Print each entry below precisely as shown.

-- Listed records follows --

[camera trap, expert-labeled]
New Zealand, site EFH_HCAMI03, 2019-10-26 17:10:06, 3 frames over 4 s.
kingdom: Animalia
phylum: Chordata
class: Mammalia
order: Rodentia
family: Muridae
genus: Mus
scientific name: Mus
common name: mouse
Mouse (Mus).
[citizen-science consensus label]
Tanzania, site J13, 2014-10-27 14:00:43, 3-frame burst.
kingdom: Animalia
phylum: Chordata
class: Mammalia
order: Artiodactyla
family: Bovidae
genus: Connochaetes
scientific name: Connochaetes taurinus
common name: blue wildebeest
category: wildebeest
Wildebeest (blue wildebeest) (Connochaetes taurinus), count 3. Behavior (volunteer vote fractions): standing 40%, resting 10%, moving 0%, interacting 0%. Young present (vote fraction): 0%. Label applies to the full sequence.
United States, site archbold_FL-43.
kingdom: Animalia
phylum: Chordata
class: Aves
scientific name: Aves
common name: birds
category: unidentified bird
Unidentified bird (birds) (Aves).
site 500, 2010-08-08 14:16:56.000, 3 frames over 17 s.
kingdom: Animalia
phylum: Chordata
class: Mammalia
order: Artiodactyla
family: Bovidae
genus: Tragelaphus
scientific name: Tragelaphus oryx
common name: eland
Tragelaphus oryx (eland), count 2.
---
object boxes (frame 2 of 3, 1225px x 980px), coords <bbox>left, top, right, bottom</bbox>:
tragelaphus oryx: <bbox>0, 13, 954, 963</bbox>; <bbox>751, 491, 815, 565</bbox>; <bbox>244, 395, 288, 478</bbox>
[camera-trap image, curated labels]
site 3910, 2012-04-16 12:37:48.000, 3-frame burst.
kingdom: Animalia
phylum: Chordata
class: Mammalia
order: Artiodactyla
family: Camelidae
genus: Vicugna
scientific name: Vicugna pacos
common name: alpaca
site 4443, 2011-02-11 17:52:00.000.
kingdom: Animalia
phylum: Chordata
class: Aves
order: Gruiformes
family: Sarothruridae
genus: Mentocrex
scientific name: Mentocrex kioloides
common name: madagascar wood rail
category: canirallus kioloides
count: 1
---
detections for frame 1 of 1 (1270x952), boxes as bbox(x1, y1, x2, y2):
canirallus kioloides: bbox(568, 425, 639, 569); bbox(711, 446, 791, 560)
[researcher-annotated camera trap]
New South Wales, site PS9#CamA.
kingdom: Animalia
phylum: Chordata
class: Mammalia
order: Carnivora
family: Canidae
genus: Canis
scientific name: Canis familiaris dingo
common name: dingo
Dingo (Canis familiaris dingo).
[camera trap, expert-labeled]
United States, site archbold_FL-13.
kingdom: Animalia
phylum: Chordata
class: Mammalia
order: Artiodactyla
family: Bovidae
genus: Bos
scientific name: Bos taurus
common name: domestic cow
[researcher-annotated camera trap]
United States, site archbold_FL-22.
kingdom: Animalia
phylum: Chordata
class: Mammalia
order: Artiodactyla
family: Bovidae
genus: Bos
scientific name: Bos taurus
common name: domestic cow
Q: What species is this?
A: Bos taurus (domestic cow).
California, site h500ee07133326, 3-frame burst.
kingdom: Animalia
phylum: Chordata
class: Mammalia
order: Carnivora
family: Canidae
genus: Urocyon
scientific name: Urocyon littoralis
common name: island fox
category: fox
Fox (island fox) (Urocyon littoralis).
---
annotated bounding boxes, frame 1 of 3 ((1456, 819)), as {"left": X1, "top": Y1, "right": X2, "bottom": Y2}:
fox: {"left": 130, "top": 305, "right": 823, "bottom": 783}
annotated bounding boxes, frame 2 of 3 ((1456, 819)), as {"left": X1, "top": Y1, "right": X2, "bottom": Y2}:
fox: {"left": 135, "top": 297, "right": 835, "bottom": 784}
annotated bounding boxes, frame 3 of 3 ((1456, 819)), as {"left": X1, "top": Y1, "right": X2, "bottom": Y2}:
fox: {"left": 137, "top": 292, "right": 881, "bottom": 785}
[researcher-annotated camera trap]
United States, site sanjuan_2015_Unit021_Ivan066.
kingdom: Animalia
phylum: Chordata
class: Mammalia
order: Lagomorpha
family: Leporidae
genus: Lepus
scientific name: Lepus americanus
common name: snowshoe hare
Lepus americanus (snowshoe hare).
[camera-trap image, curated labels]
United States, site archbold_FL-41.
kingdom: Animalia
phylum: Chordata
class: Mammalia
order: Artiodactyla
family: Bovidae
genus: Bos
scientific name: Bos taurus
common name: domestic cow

-- Listed records concluded --

* **Task result**
[camera trap, expert-labeled]
New Zealand, site EFH_HCAMI03, 2019-10-26 17:10:06, 3 frames over 4 s.
kingdom: Animalia
phylum: Chordata
class: Mammalia
order: Rodentia
family: Muridae
genus: Mus
scientific name: Mus
common name: mouse
Mouse (Mus).
[citizen-science consensus label]
Tanzania, site J13, 2014-10-27 14:00:43, 3-frame burst.
kingdom: Animalia
phylum: Chordata
class: Mammalia
order: Artiodactyla
family: Bovidae
genus: Connochaetes
scientific name: Connochaetes taurinus
common name: blue wildebeest
category: wildebeest
Wildebeest (blue wildebeest) (Connochaetes taurinus), count 3. Behavior (volunteer vote fractions): standing 40%, resting 10%, moving 0%, interacting 0%. Young present (vote fraction): 0%. Label applies to the full sequence.
United States, site archbold_FL-43.
kingdom: Animalia
phylum: Chordata
class: Aves
scientific name: Aves
common name: birds
category: unidentified bird
Unidentified bird (birds) (Aves).
site 500, 2010-08-08 14:16:56.000, 3 frames over 17 s.
kingdom: Animalia
phylum: Chordata
class: Mammalia
order: Artiodactyla
family: Bovidae
genus: Tragelaphus
scientific name: Tragelaphus oryx
common name: eland
Tragelaphus oryx (eland), count 2.
---
object boxes (frame 2 of 3, 1225px x 980px), coords <bbox>left, top, right, bottom</bbox>:
tragelaphus oryx: <bbox>0, 13, 954, 963</bbox>; <bbox>751, 491, 815, 565</bbox>; <bbox>244, 395, 288, 478</bbox>
[camera-trap image, curated labels]
site 3910, 2012-04-16 12:37:48.000, 3-frame burst.
kingdom: Animalia
phylum: Chordata
class: Mammalia
order: Artiodactyla
family: Camelidae
genus: Vicugna
scientific name: Vicugna pacos
common name: alpaca
site 4443, 2011-02-11 17:52:00.000.
kingdom: Animalia
phylum: Chordata
class: Aves
order: Gruiformes
family: Sarothruridae
genus: Mentocrex
scientific name: Mentocrex kioloides
common name: madagascar wood rail
category: canirallus kioloides
count: 1
---
detections for frame 1 of 1 (1270x952), boxes as bbox(x1, y1, x2, y2):
canirallus kioloides: bbox(568, 425, 639, 569); bbox(711, 446, 791, 560)
[researcher-annotated camera trap]
New South Wales, site PS9#CamA.
kingdom: Animalia
phylum: Chordata
class: Mammalia
order: Carnivora
family: Canidae
genus: Canis
scientific name: Canis familiaris dingo
common name: dingo
Dingo (Canis familiaris dingo).
[camera trap, expert-labeled]
United States, site archbold_FL-13.
kingdom: Animalia
phylum: Chordata
class: Mammalia
order: Artiodactyla
family: Bovidae
genus: Bos
scientific name: Bos taurus
common name: domestic cow
[researcher-annotated camera trap]
United States, site archbold_FL-22.
kingdom: Animalia
phylum: Chordata
class: Mammalia
order: Artiodactyla
family: Bovidae
genus: Bos
scientific name: Bos taurus
common name: domestic cow
Q: What species is this?
A: Bos taurus (domestic cow).
California, site h500ee07133326, 3-frame burst.
kingdom: Animalia
phylum: Chordata
class: Mammalia
order: Carnivora
family: Canidae
genus: Urocyon
scientific name: Urocyon littoralis
common name: island fox
category: fox
Fox (island fox) (Urocyon littoralis).
---
annotated bounding boxes, frame 1 of 3 ((1456, 819)), as {"left": X1, "top": Y1, "right": X2, "bottom": Y2}:
fox: {"left": 130, "top": 305, "right": 823, "bottom": 783}
annotated bounding boxes, frame 2 of 3 ((1456, 819)), as {"left": X1, "top": Y1, "right": X2, "bottom": Y2}:
fox: {"left": 135, "top": 297, "right": 835, "bottom": 784}
annotated bounding boxes, frame 3 of 3 ((1456, 819)), as {"left": X1, "top": Y1, "right": X2, "bottom": Y2}:
fox: {"left": 137, "top": 292, "right": 881, "bottom": 785}
[researcher-annotated camera trap]
United States, site sanjuan_2015_Unit021_Ivan066.
kingdom: Animalia
phylum: Chordata
class: Mammalia
order: Lagomorpha
family: Leporidae
genus: Lepus
scientific name: Lepus americanus
common name: snowshoe hare
Lepus americanus (snowshoe hare).
[camera-trap image, curated labels]
United States, site archbold_FL-41.
kingdom: Animalia
phylum: Chordata
class: Mammalia
order: Artiodactyla
family: Bovidae
genus: Bos
scientific name: Bos taurus
common name: domestic cow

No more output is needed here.